I suppose I shouldn’t have been surprised when Joshua showed up the next day at the communal dining room with a bale of yak hair and not a scratch on him. The other monks didn’t seem surprised in the least. In fact, they hardly looked up from their rice and tea. (In my years at Gaspar’s monastery, I found it was astoundingly difficult to surprise a Buddhist monk, especially one who had been trained in kung fu. So alert were they to the moment that one had to become nearly invisible and completely silent to sneak up on a monk, and even then simply jumping out and shouting “boo” wasn’t enough to shake their chakras. To get a real reaction, you pretty much had to poleax one of them with a fighting staff, and if he heard the staff whistling through the air, there was a good chance he’d catch it, take it away from you, and pound you into damp pulp with it. So, no, they weren’t surprised when Joshua delivered the fuzz harvest unscathed.)

“How?” I asked, that being pretty much what I wanted to know.

“I told her what I was doing,” said Joshua. “She stood perfectly still.”

“You just told her what you were going to do?”

“Yes.”

“She wasn’t afraid, so she didn’t resist. All fear comes from trying to see the future, Biff. If you know what is coming, you aren’t afraid.”

“That’s not true. I knew what was coming—namely that you were going to get stomped by the yak and that I’m not nearly as good at healing as you are—and I was afraid.”
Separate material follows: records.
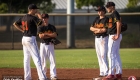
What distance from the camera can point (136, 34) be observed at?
80.4 feet

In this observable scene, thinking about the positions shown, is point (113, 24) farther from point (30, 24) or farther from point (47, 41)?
point (30, 24)

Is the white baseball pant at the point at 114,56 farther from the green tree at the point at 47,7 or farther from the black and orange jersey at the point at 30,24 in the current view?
the green tree at the point at 47,7

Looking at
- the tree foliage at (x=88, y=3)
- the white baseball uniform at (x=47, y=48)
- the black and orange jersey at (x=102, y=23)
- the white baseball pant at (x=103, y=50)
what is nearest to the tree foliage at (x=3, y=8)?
the tree foliage at (x=88, y=3)

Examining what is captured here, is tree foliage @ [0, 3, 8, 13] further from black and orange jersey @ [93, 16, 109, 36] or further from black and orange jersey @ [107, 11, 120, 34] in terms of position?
black and orange jersey @ [107, 11, 120, 34]

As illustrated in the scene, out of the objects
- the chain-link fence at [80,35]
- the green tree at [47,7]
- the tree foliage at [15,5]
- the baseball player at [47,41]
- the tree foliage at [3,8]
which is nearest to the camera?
the baseball player at [47,41]

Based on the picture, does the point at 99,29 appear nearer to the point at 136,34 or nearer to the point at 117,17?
the point at 117,17

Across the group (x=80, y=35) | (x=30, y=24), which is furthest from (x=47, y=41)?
(x=80, y=35)

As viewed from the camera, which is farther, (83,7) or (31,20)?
(83,7)

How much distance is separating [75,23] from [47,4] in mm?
13606

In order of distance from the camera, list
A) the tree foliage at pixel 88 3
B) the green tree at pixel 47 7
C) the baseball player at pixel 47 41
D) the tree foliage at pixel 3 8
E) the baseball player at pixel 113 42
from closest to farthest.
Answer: the baseball player at pixel 113 42 < the baseball player at pixel 47 41 < the tree foliage at pixel 3 8 < the tree foliage at pixel 88 3 < the green tree at pixel 47 7

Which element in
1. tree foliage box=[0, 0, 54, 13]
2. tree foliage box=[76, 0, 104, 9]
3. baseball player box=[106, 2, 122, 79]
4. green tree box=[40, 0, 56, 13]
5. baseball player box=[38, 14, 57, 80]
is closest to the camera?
baseball player box=[106, 2, 122, 79]

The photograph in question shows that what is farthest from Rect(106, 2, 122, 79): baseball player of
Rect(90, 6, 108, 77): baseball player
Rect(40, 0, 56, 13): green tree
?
Rect(40, 0, 56, 13): green tree

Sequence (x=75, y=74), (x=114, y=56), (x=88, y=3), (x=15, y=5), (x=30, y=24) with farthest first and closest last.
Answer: (x=88, y=3), (x=15, y=5), (x=75, y=74), (x=114, y=56), (x=30, y=24)

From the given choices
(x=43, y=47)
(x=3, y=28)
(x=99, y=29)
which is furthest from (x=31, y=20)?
(x=3, y=28)
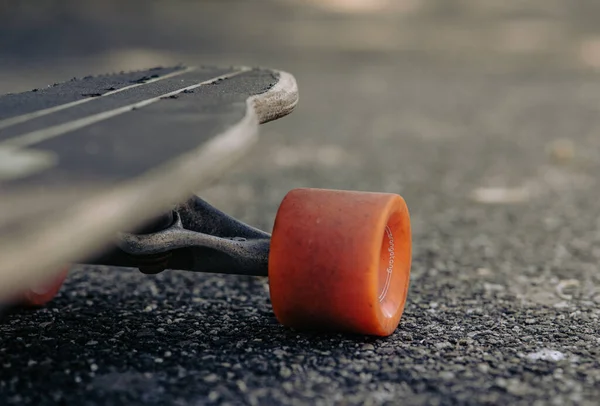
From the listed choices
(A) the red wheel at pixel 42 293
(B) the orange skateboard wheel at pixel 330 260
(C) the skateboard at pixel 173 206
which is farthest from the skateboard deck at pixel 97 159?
(A) the red wheel at pixel 42 293

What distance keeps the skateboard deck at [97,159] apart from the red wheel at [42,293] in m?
0.65

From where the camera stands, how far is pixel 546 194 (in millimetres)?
4488

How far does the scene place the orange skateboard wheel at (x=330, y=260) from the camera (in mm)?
2029

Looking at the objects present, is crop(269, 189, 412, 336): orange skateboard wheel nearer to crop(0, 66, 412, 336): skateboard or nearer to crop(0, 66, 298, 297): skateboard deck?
crop(0, 66, 412, 336): skateboard

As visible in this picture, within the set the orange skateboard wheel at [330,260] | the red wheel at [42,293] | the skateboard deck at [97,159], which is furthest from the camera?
the red wheel at [42,293]

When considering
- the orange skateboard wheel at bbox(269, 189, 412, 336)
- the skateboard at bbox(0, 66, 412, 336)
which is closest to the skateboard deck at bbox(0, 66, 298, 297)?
the skateboard at bbox(0, 66, 412, 336)

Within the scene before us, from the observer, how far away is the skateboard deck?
52.2 inches

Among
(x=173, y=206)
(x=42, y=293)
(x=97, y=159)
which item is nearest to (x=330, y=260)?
(x=173, y=206)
“Oh, then I’m wrong. Sorry. She must just not like you.”

“That’s more like it,” I said, vindicated. Joshua sat on the floor across from me. Like me, he wasn’t permitted to eat anything, but we were allowed tea. “Hungry?”

“Yes, you?”

“Starving. How did you sleep last night, without your blanket, I mean?”

“It was cold, but I used the training and I was able to sleep.”

“I tried, but I shivered all night long. It’s not even winter yet, Josh. When the snow falls we’ll freeze to death without a blanket. I hate the cold.”

“You have to be the cold,” said Joshua.

“I liked you better before you got enlightened,” I said.

Now Gaspar started to oversee our training personally. He was there every second as we leapt from post to post, and he drilled us mercilessly through the complex hand and foot movements we practiced as part of our kung fu regimen. (I had a funny feeling that I’d seen the movements before as he taught them to us, then I remembered Joy doing her complex dances in Balthasar’s fortress. Had Gaspar taught the wizard, or vice versa?) As we sat in meditation, sometimes all through the night, he stood behind us with his bamboo rod and periodically struck us on the back of the head for no reason I could discern.

“Why’s he keep doing that? I didn’t do anything,” I complained to Joshua over tea.

“He’s not hitting you to punish you, he’s hitting you to keep you in the moment.”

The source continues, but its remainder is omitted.